» Task statement: In the entries below, begin at the line that has "سوخت شرکت سیمان آبیک گاز است نه گازوئیل", stop after the line that has "Nahtloses Muster mit", and output those lines exactly with no pictures.

» Data records:
※ ※ ※
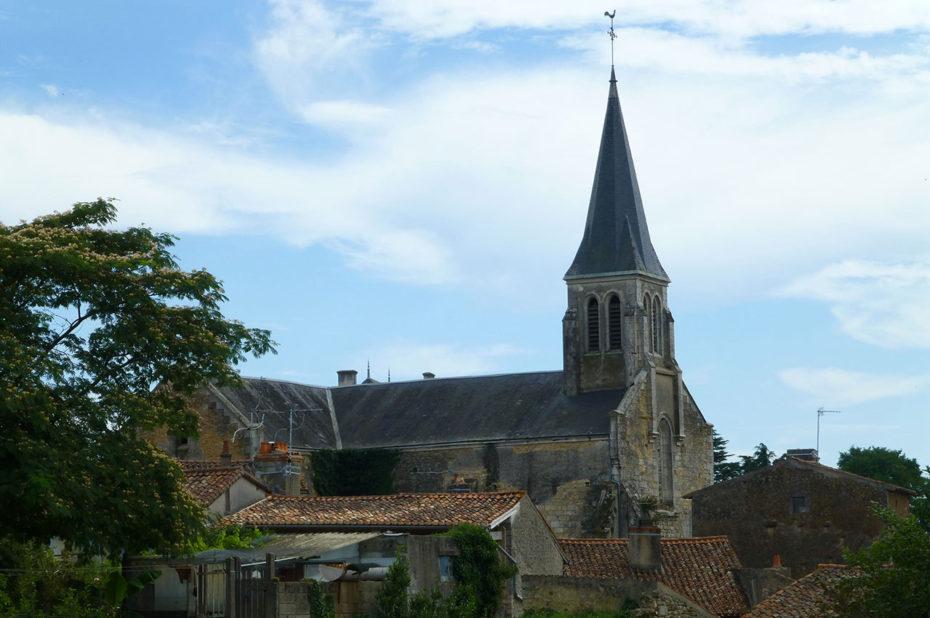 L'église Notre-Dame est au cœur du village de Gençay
※ ※ ※
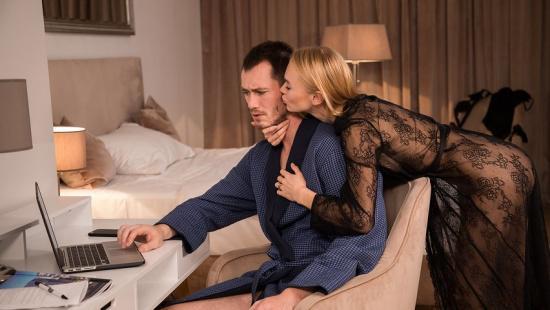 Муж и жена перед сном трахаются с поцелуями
※ ※ ※
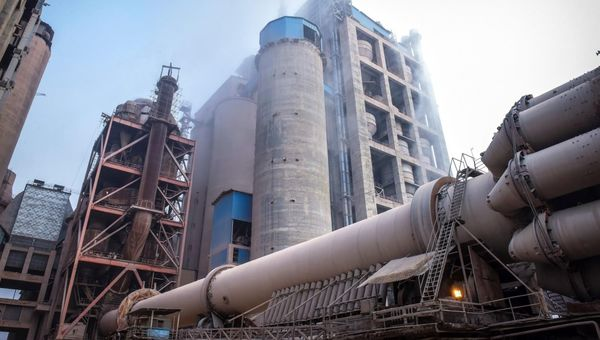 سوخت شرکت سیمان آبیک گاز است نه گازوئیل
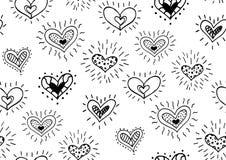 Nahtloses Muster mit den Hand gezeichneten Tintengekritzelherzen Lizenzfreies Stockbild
※ ※ ※
» Answer for the task:
 سوخت شرکت سیمان آبیک گاز است نه گازوئیل
 Nahtloses Muster mit den Hand gezeichneten Tintengekritzelherzen Lizenzfreies Stockbild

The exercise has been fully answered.